Was ist Heimat? Kana­da, Paris? Sie füh­le sich wohl an der Seine, habe nach ihrem Erfolg in Cannes ganze Stapel von Drehbüch­ern zu franzö­sis­chen Film­pro­jek­ten erhal­ten. Und in Mon­tre­al habe sie mit der unter­schwelli­gen Aggres­siv­ität, die sie aus dem Aufeinan­der­prallen und dem Ver­schmelzen unter­schiedlich­er Men­tal­itäten und Kul­turen erk­lärt, ihre Mühe gehabt. Heimat also, sie beste­ht aus Kof­fern, aus dem Gefühl des Hier und Jet­zt.

Mit Zabou Bre­it­man ist die Arbeit im Kon­trast zu männlichen Regis­seuren eher eine gewe­sen, die auf die Emo­tio­nen der Fig­uren, der einzel­nen Momente fokussiert war. Einzig diese Szene der ersten Begeg­nung im Sitzungsz­im­mer in Hong Kong sei vor­weg aus­führlich geprobt wor­den. Anson­sten eine Arbeit des leisen Ein­ver­ständ­niss­es, des Anbi­etens von Vari­anten, des Ja-Sagens zur Inter­pre­ta­tion, die die Schaus­pielerin dem Objek­tiv der Kam­era anzu­bi­eten hat­te. Ein «ani­mal du ciné­ma» kön­nte man Marie-Josée Croze nen­nen. Sie lebt auf, wenn es ums Spiel geht. Nicht um das der puren Ver­stel­lung als Flucht, son­dern ums Spiel als Aus­druck ihres wahren Ichs. Durch die Fig­uren ihrer Fil­mo­grafie wird das zu ein­er Reise zu sich selb­st. Und umgekehrt. Bei Regie führen­den Män­nern, sagt sie und schliesst dabei jede weit­ere Frage, jeden Zweifel von vorne­here­in aus, ja, bei denen gehe es eher mal um die Erschei­n­ung, ums Make-up, um das richtige Sitzen des Kostüms, der Frisur. Bei Zabou Bre­it­man sind Blicke, Gesten, Umset­zun­gen von Gefühlen in Bewe­gun­gen, das Anliegen.

## Daten:
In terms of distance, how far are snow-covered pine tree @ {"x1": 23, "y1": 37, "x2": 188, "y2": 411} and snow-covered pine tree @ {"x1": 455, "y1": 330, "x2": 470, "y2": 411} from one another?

## Arbeitsaufträge:
A - Fasse den Absatz des Textauszugs, der mit „Was ist Heimat?“ beginnt, als knappe Stichpunktliste zusammen. Die wesentlichen Angaben müssen erhalten bleiben.
B - Gib aus dem Textauszug wörtlich den Abschnitt wieder, der bei den Worten „Was ist Heimat?“ einsetzt. Ende nach „Hier und Jet­zt.“.

## Ergebnisse je Aufgabe:
A -
- Frage nach der Heimat: Kanada oder Paris?
- An der Seine fühlt sie sich wohl.
- Nach ihrem Erfolg in Cannes hat sie Stapel von Drehbüchern für französische Filmprojekte erhalten.
- In Montreal hatte sie Mühe mit einer unterschwelligen Aggressivität. Diese erklärt sie aus dem Aufeinanderprallen und Verschmelzen unterschiedlicher Mentalitäten und Kulturen.
- Heimat besteht für sie aus Koffern und dem Gefühl des Hier und Jetzt.

B -
Was ist Heimat? Kana­da, Paris? Sie füh­le sich wohl an der Seine, habe nach ihrem Erfolg in Cannes ganze Stapel von Drehbüch­ern zu franzö­sis­chen Film­pro­jek­ten erhal­ten. Und in Mon­tre­al habe sie mit der unter­schwelli­gen Aggres­siv­ität, die sie aus dem Aufeinan­der­prallen und dem Ver­schmelzen unter­schiedlich­er Men­tal­itäten und Kul­turen erk­lärt, ihre Mühe gehabt. Heimat also, sie beste­ht aus Kof­fern, aus dem Gefühl des Hier und Jet­zt.